Für Friedrich Merz ist die Sache klar: "Wir haben es mit einem veritablen Problem mangelnder Integration junger Menschen zu tun." Der CDU-Chef sitzt im Studio von Markus Lanz und spricht über die Ursachen der Gewalt in der Silvesternacht. Merz redet von einer kleinen Gruppe von Ausländern, die keinen Respekt habe vor dem Rechtsstaat. Es seien überwiegend Jugendliche aus dem arabischen Raum, die nicht bereit seien, sich an die Regeln zu halten.

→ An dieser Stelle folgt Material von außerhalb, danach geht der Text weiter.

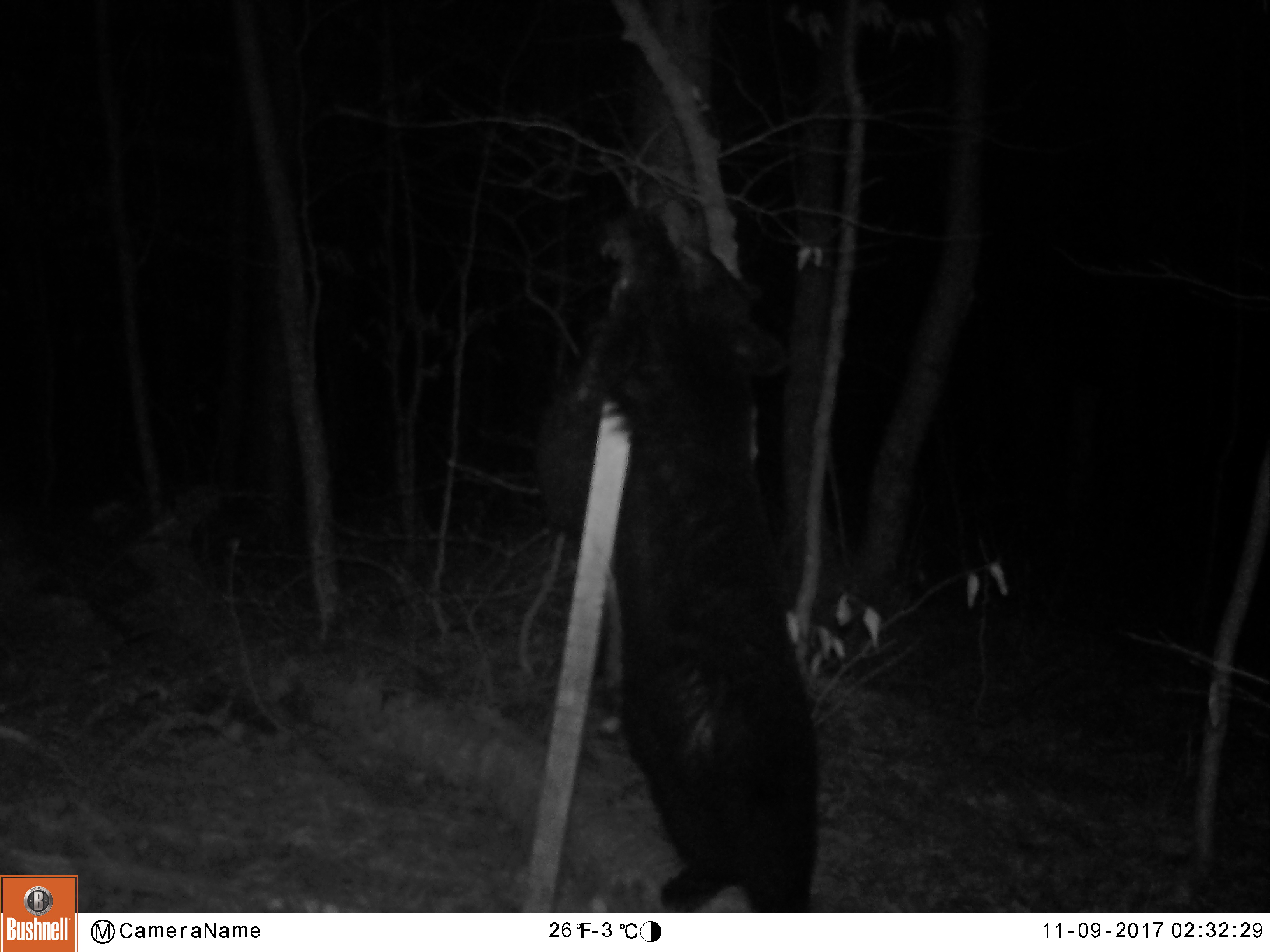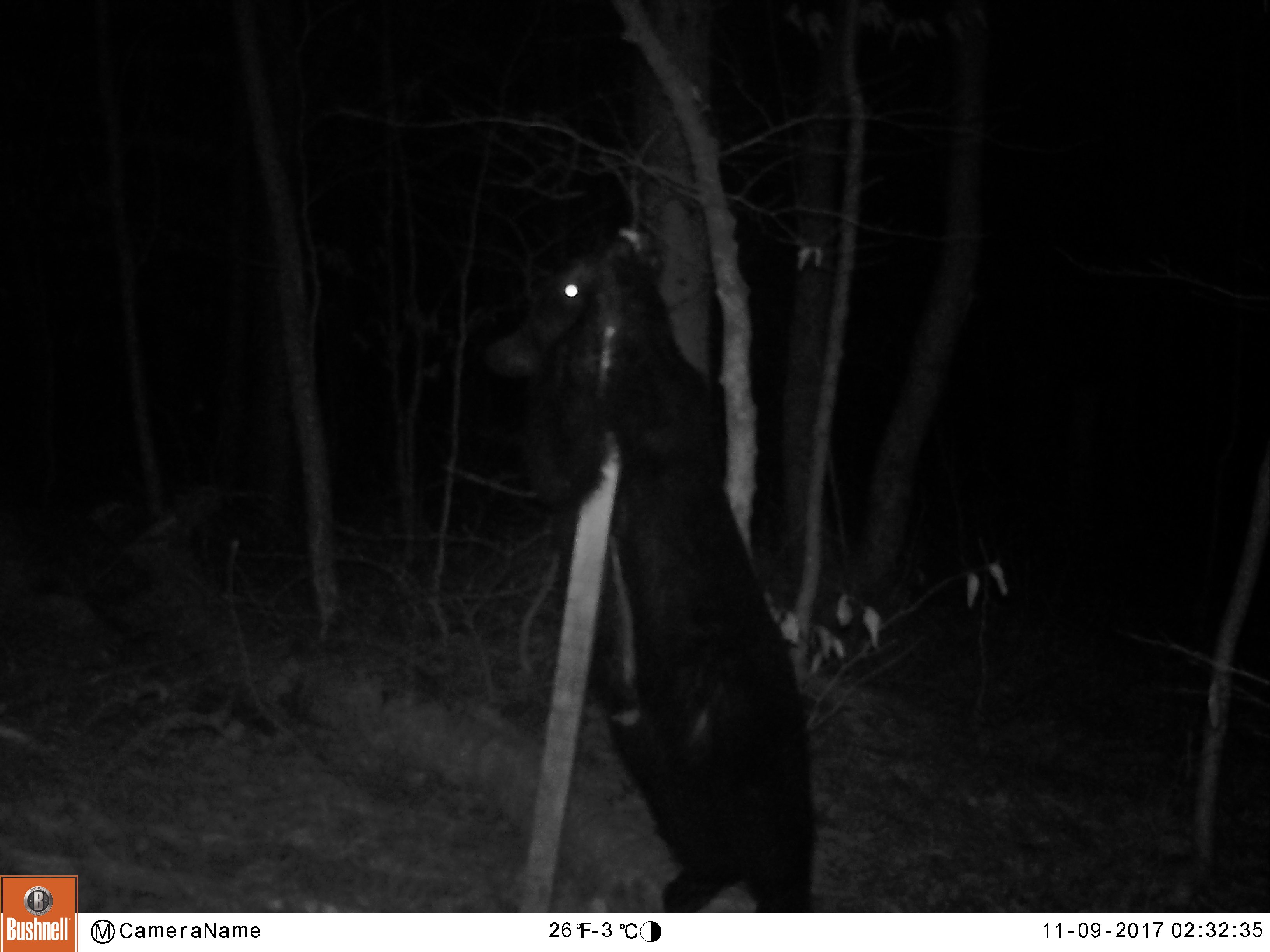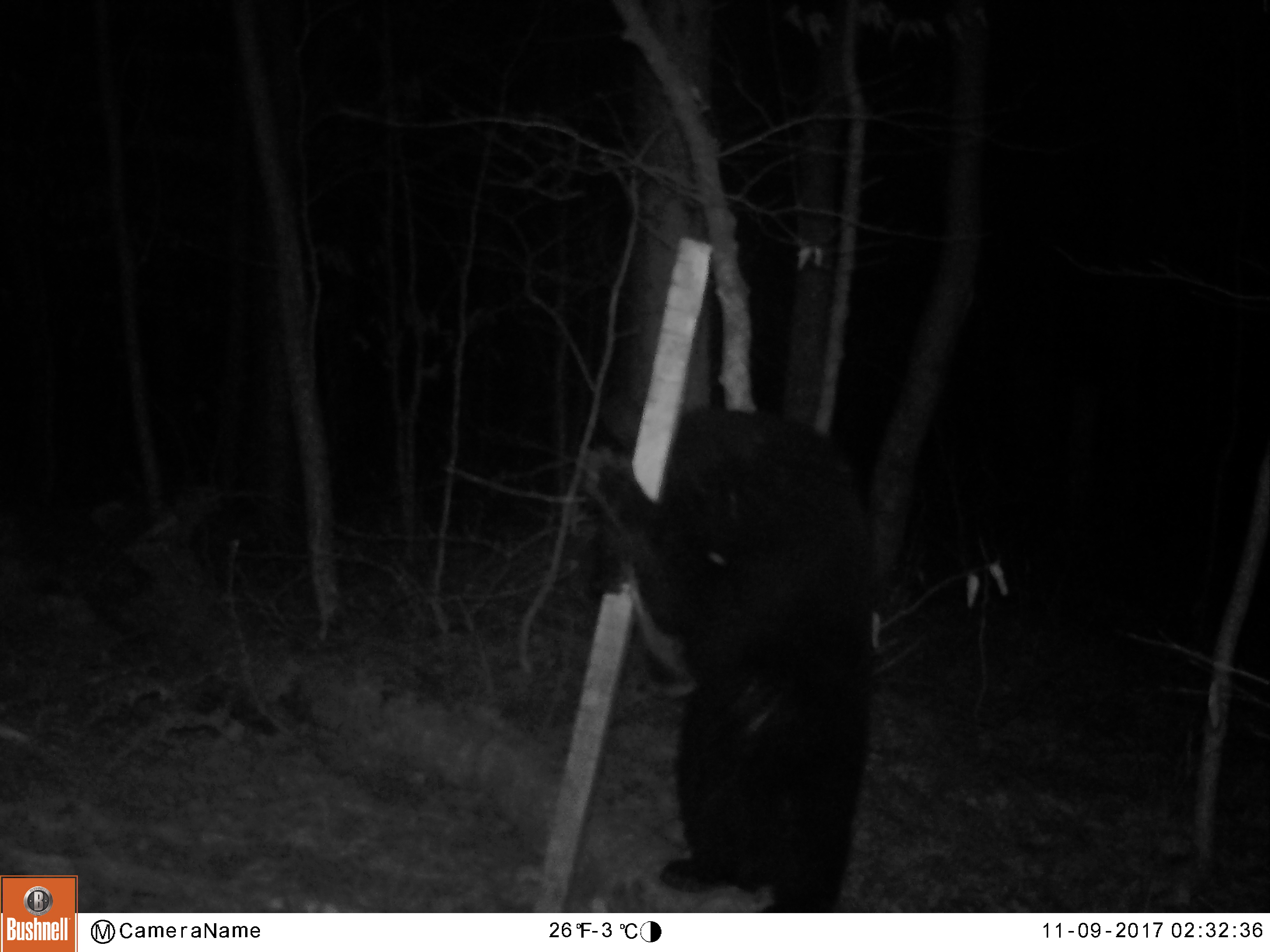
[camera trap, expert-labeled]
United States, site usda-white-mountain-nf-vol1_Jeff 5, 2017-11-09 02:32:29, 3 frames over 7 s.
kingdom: Animalia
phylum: Chordata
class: Mammalia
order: Carnivora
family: Ursidae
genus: Ursus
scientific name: Ursus americanus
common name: black bear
Black bear (Ursus americanus).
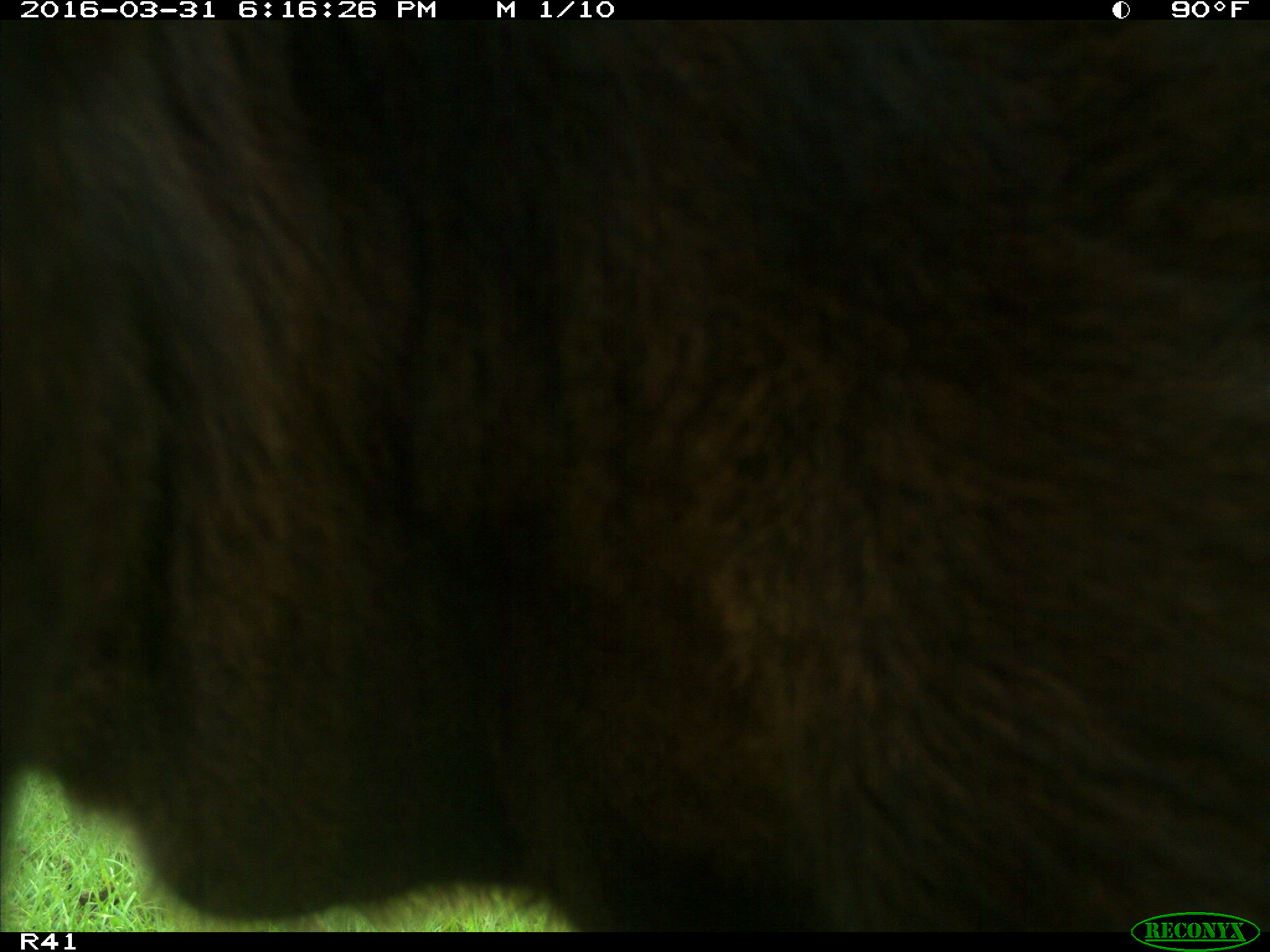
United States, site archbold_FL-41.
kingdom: Animalia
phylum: Chordata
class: Mammalia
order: Artiodactyla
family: Bovidae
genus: Bos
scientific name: Bos taurus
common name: domestic cow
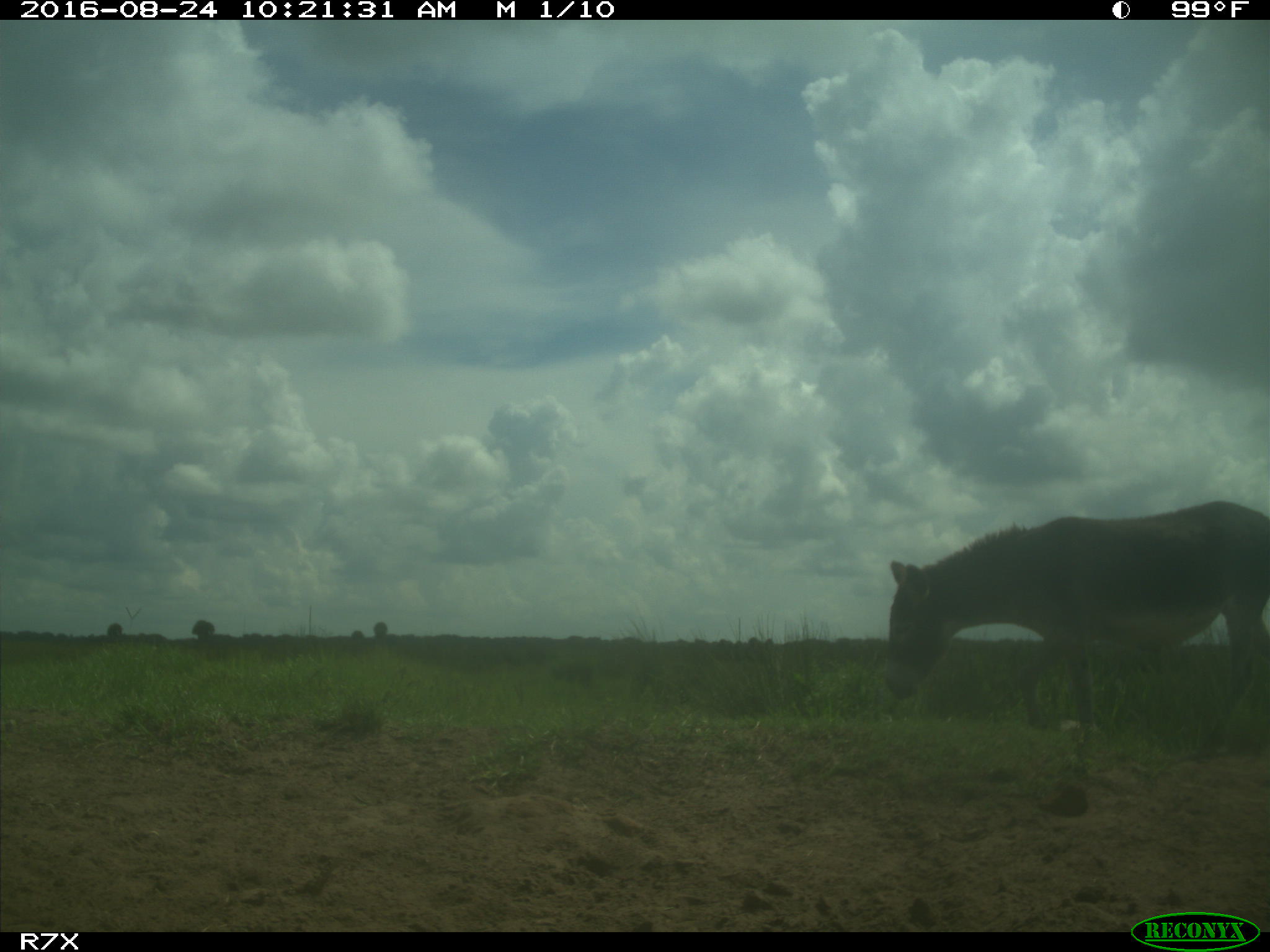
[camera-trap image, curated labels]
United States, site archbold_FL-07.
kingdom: Animalia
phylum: Chordata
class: Mammalia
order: Perissodactyla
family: Equidae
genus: Equus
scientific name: Equus africanus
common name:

Schon an Grundschulen erleben Lehrkräfte nach der Beobachtung des CDU-Chefs verbale Gewalt. Wenn diese Kinder zur Ordnung rufen, kämen dann die Väter in die Schulen und verbäten sich das. Und dann fällt ein Satz, der nachhallt: "Insbesondere, wenn es sich um Lehrerinnen handelt, dass sie ihre Söhne, die kleinen Paschas, da mal etwas zurechtweisen."
"Ich hätte gedacht, wir sind weiter"
Wenige Stunden nach dem Merz-Aufritt sitzt Reem Alabali-Radovan auf dem Podium der Bundespressekonferenz in Berlin – und ist entsetzt. Die SPD-Politikerin ist die Integrationsbeauftragte der Bundesregierung und zuständig für den Kampf gegen Rassismus. Aussagen wie "kleine Paschas" lehne sie entschieden ab: "Diese Bemerkung schürt rassistische Ressentiments und kann auch zur Stigmatisierung von ganzen Gruppen führen."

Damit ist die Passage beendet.